Unit 9: Extending to 3 Dimensions
  1. Types of Polygons (n-sides, regular)
  2. Interior Angles of Polygons
  3. Exterior Angles of Polygons
  4. Area and Perimeter of Polygons
  5. Area and Circumference of Circles
  6. Right Prisms: Volume
  7. Cavalieri’s Principle
  8. Pyramids
  9. Cylinders
  10. Cones
  11. Spheres and Hemispheres
  12. Solids of Revolution
  13. Modeling
  14. Density



Sunday, August 14, 2016

August Planning

There are only a few weeks until school starts again, so it's that bittersweet part of the summer where I'm savoring the last bits of vacation and also getting serious about my back to school planning.

I think (you never know) that I'll be teaching Algebra 1 and Geometry this year. My biggest change over the last year, which I plan to really flesh out this year, is the use of Interactive Notebooks. (I call them INBs, though I know that a lot of teachers call them ISNs.)

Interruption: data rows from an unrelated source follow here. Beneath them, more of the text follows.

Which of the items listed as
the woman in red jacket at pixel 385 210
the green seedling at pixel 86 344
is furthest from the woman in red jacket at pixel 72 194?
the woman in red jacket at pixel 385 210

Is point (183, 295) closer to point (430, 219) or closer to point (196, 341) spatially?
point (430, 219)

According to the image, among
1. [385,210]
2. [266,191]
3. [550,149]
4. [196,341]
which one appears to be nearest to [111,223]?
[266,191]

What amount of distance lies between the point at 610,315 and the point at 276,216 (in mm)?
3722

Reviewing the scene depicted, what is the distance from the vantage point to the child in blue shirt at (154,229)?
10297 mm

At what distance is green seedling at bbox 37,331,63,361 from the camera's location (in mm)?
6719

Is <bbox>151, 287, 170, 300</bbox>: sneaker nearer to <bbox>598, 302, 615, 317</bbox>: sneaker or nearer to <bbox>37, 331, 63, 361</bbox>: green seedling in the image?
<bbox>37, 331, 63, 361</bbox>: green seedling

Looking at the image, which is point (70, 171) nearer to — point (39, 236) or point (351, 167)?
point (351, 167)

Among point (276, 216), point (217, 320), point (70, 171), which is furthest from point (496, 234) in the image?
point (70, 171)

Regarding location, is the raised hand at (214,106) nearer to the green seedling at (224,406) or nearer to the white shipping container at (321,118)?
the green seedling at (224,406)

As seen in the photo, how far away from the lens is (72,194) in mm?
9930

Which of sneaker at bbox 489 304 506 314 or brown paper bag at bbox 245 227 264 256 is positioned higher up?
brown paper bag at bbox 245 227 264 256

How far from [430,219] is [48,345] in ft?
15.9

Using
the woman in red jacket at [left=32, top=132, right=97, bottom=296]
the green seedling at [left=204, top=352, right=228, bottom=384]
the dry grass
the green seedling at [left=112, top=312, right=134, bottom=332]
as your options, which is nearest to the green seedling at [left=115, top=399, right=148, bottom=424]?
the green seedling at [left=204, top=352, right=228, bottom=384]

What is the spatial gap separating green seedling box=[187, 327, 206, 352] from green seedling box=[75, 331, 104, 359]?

I teach in a school where getting students to consistently do homework is very difficult. It's just not part of the norm. I've gone from assigning homework every day, to most days, to twice a week, and now this year I have a new plan. I'm going to make small problem sets with spiraled work which are only given once a week. (Homework is always graded on effort/completion, not accuracy. I firmly believe that homework should be a no-risk opportunity to try and sometimes fail. Tests and quizzes are a higher risk time to try and possibly fail. We have enough of that.) It might sound crazy to only give homework once a week, but I'm hoping to create a mindset shift. I want students to view this problem set as something more like a project - something that they have more time to work on and is therefore worthy of its point value.

Because I want students to learn the value of their INBs, I'm going to make my weekly graded assessment open-notebook. That should motivate every student to do a good job with the notebook. This past year I didn't give tests (to me that means larger, longer, more structured in-class assessments). That did not work out so well. By the time we got to Regents review, students did not seem to be as comfortable handling the practice tests. I think it was because they were overwhelmed by the structure. To combat that this year, I'm going to give a "Marking Period Exam" (oooh, doesn't that sound big and important?). That means there will be a graded test roughly every 6 weeks, and I'll give a practice test about a week in advance so the students can freak out about the practice test instead of the real test. Hopefully this will also minimize the lost instructional time for tests.

I'm putting the finishing touches on my curriculum plans. I'm happy with my Algebra 1 outline, but only time will tell if my Geometry plan is ideal.

I'm still thinking through how I want to organize the classroom, group students, keep track of student work. Maybe seat students in pairs that can quickly turn to become groups of 4? With different classroom jobs for each person in the group? Folders for each student organized by group?

Aside from considering the teaching for the year, I'm anxious about my LIFE this school year. How am I going to maintain my work-life balance? I can't be the workaholic perfectionist I've been in the past. How am I going to figure out how to create/re-work lessons more efficiently and still have them meet my personal standards?

What new ideas are you trying out this year? How do you keep the work-life balance from sliding too far to one side?